Beef racks up to 105kg of carbon dioxide equivalent per 100g, while tofu usually produces less than 3.5kg. If you’ve been slow to jump aboard the tofu train, now might be the time to get to know this nutritious and massively versatile food. Tofu is a brilliant source of protein and contains all 9 essential amino acids. It doesn’t taste of much, but it has an amazing ability to take on the flavours of whatever it’s cooked with. In terms of reducing greenhouse gas emissions, the best thing we can do is substitute meat for crop-based proteins (like chickpeas) so eat tofu in moderation.
Power up on flavour
Eating more plant-based meals doesn’t mean skimping on flavour. It’s amazing what a bit of soya sauce, tomato paste, or miso can do for flavour. Try different herbs and spices, pop a parmesan rind into a pan of veggie soup, add olives, capers, or chillies into pasta sauce. Something utterly magical happens to onions that are roasted in the oven with miso and butter - click here for the easy-peasy recipe and a few more.

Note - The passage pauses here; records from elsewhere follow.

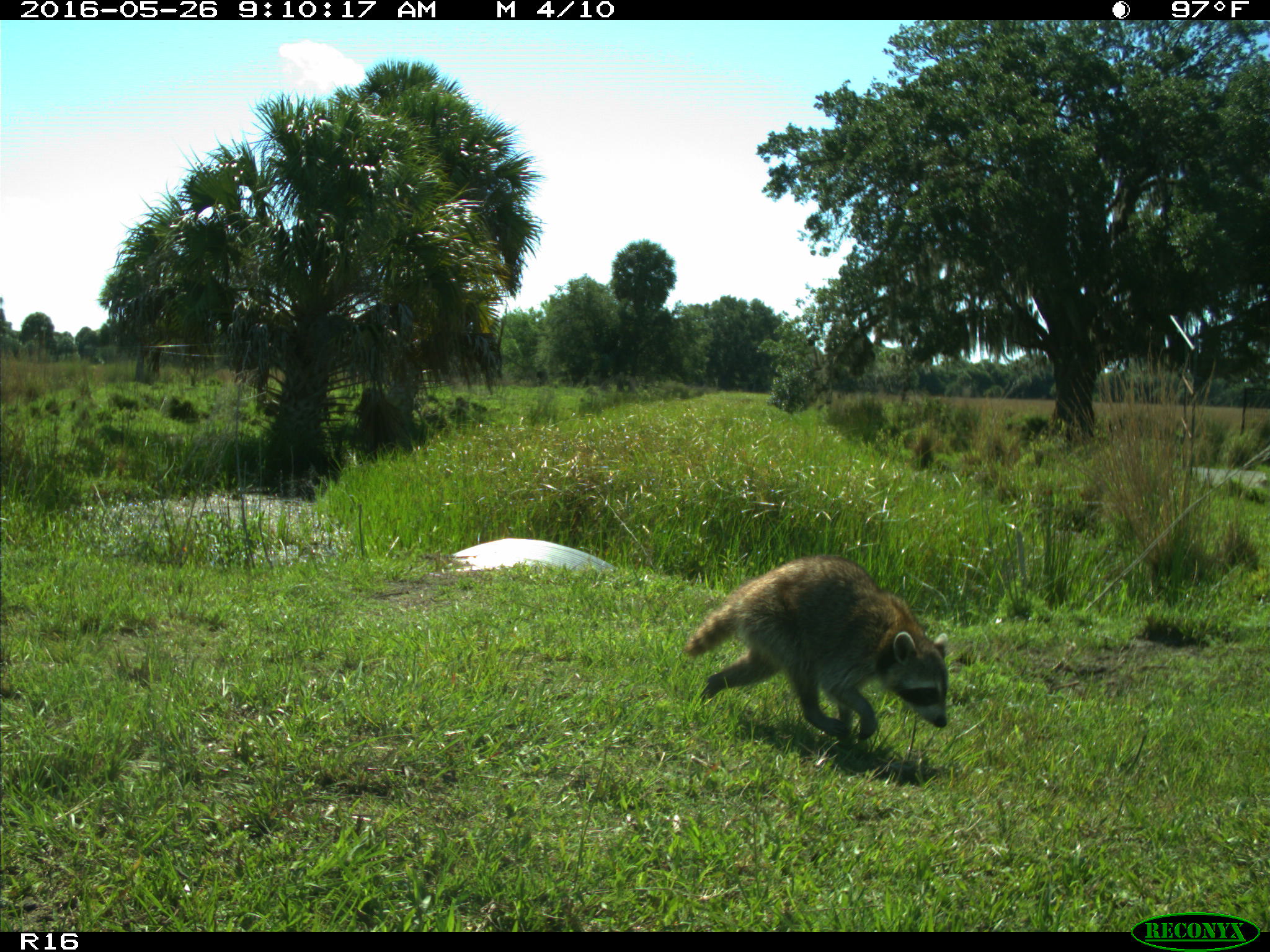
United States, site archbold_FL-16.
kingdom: Animalia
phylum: Chordata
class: Mammalia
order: Carnivora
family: Procyonidae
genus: Procyon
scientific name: Procyon lotor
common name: common raccoon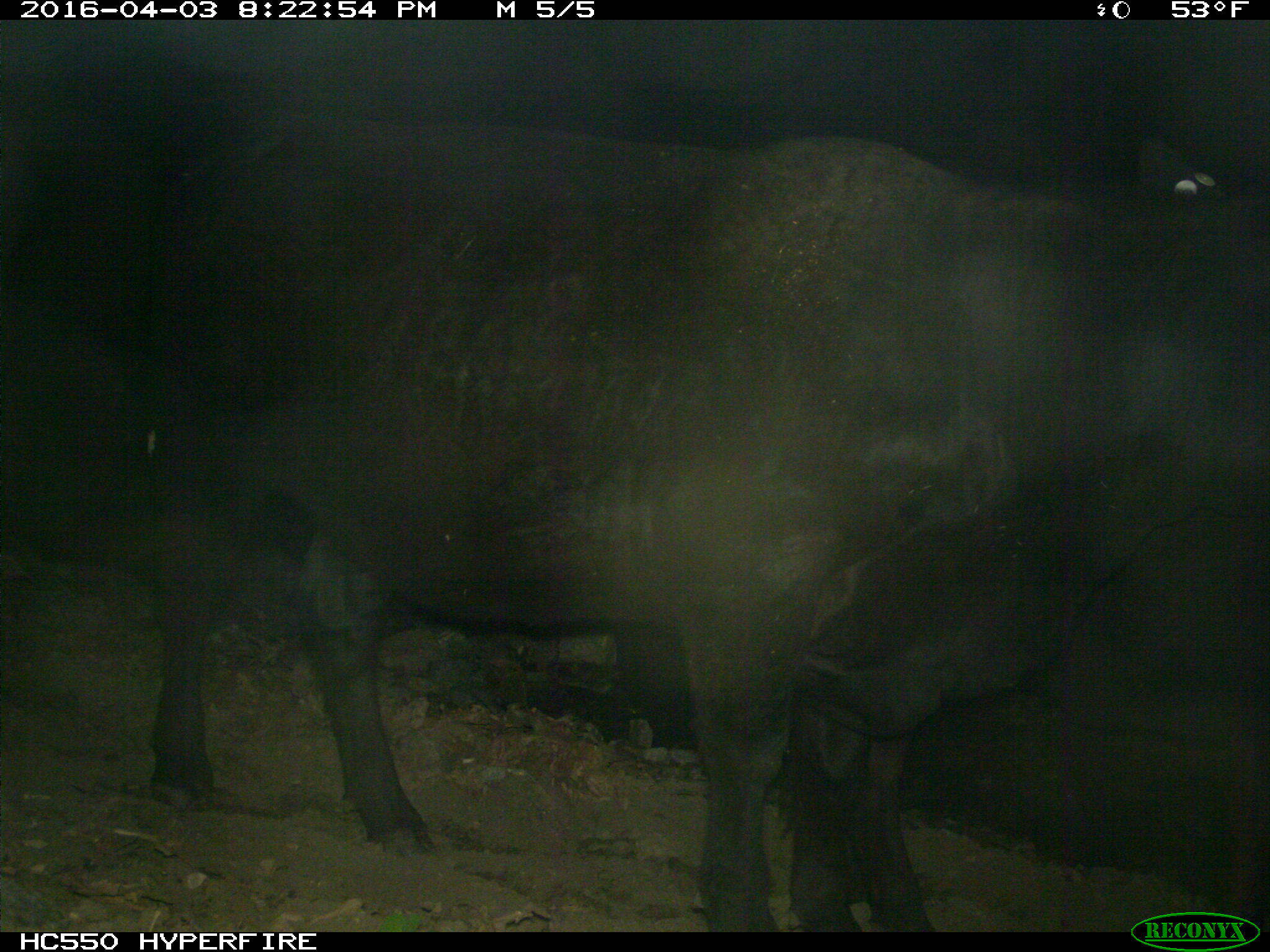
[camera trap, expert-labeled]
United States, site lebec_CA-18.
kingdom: Animalia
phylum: Chordata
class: Mammalia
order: Artiodactyla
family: Bovidae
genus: Bos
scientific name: Bos taurus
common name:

There’s another change we can make to the way we eat that can have a hugely positive impact on global warming – reduce our food waste! The average household throws away around 30% of the food we buy! Keep an eye out for a future blog on this very topic.
Final thoughts: We all have our part to play in halting the devastating effects of global warming. What we eat is one of the most powerful drivers behind climate change and biodiversity loss. Experimenting with a more plant-based diet doesn’t have to be all-or-nothing. We’ll gain many of the benefits even if we don’t shift to an entirely vegetarian or vegan lifestyle.